**Problem description**
Please copy exactly the lines from the one containing "4cm blanco Yokono" to the end of the entries, both included, and nothing else. Omit every picture.

**Dataset records**
====

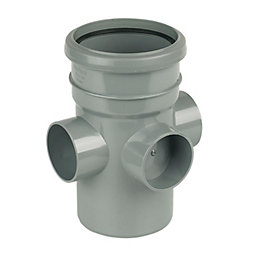 FloPlast Ring Seal Soil Vent terminal (Dia)110mm, Grey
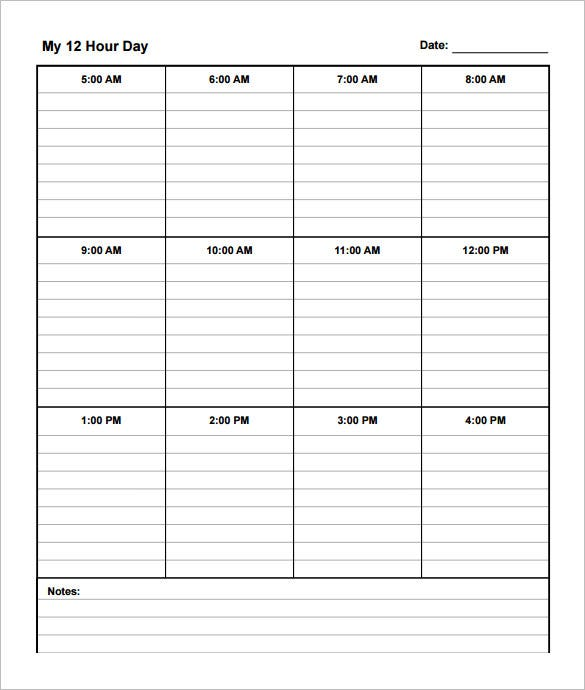 12 hour shift schedule template 10 free word excel pdf format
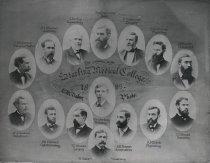 Image of Staff (SMC 1883)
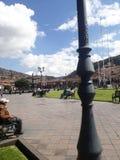 Plaza d'Armas photo libre de droits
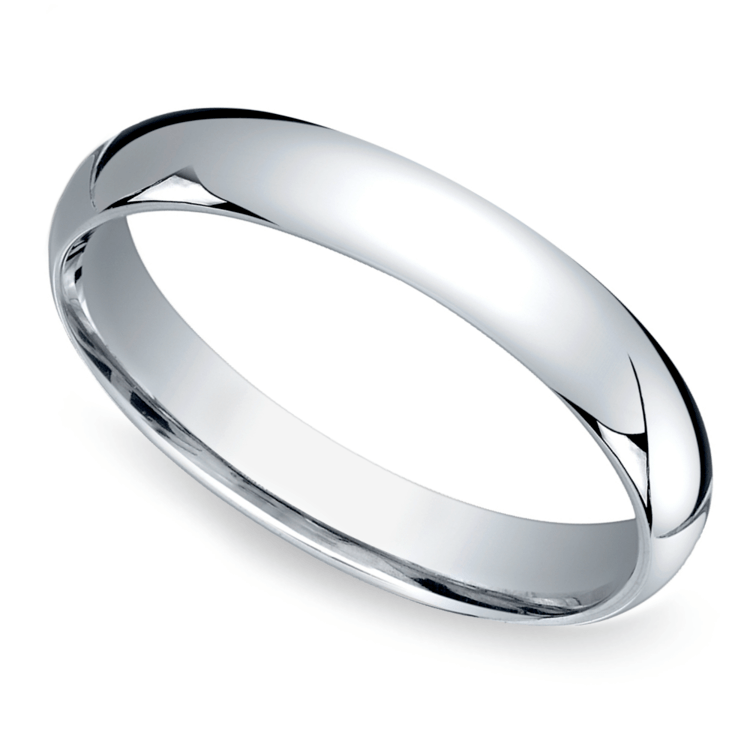 Mid-Weight Men's Wedding Ring in White Gold (4mm) | 01
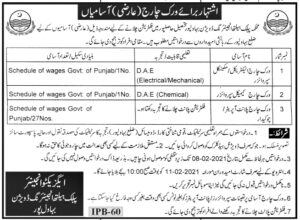 Public Health Engineering Department Jobs 2021 for Work Charge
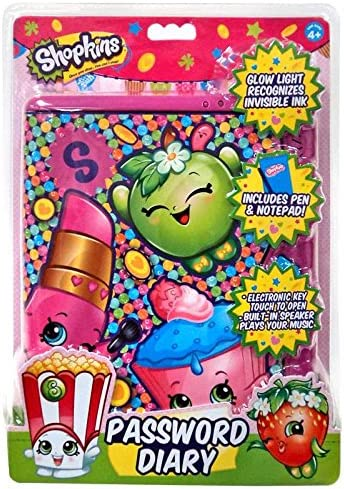Shopkins password Diary: Amazon.es: Juguetes y juegos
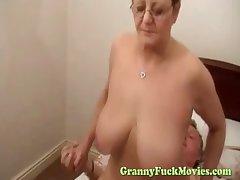 Big tit granny hardcore rear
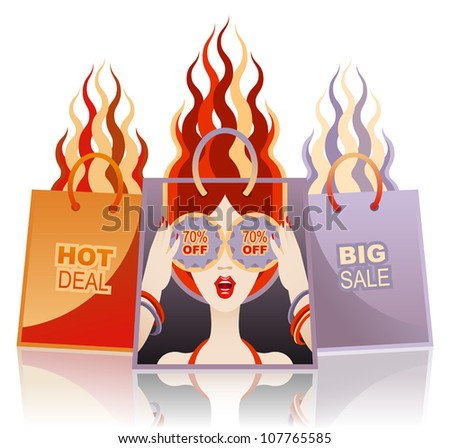 Vector concept of clearance sale or special offer - stock vector
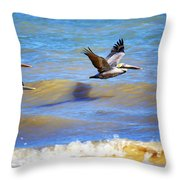 Flying Low Throw Pillow
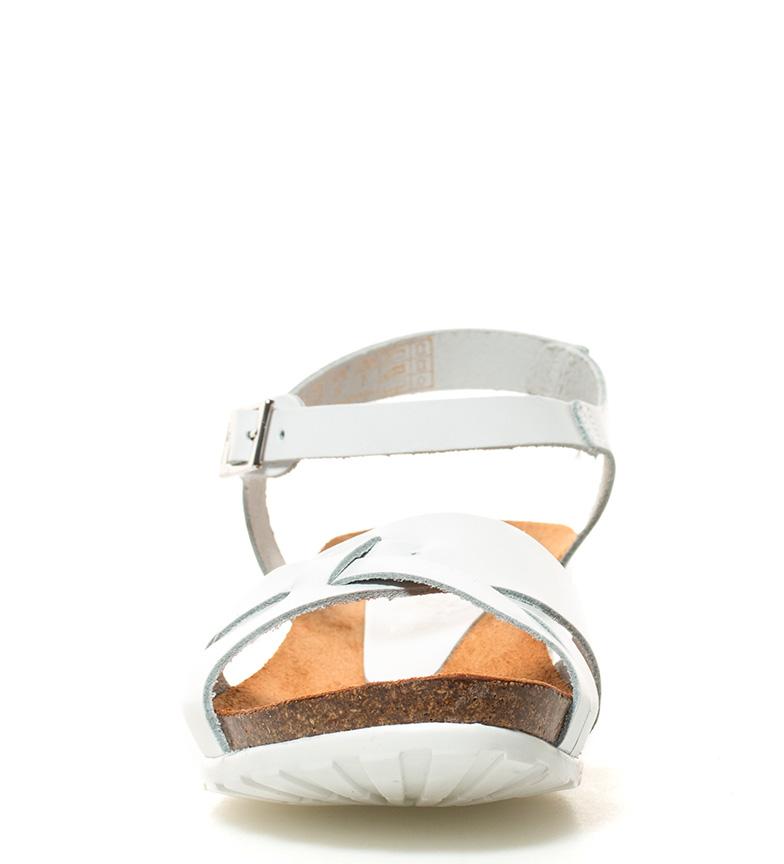 4cm blanco Yokono Sandalias Altura de br piel cuña Capri br z4z1wqB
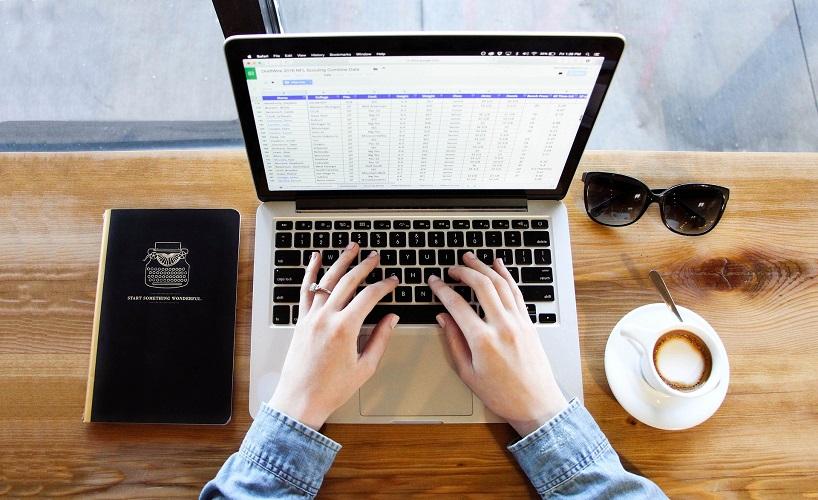 MS Excel – od podstaw do analiz biznesowych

====

**Solution**
 4cm blanco Yokono Sandalias Altura de br piel cuña Capri br z4z1wqB
 MS Excel – od podstaw do analiz biznesowych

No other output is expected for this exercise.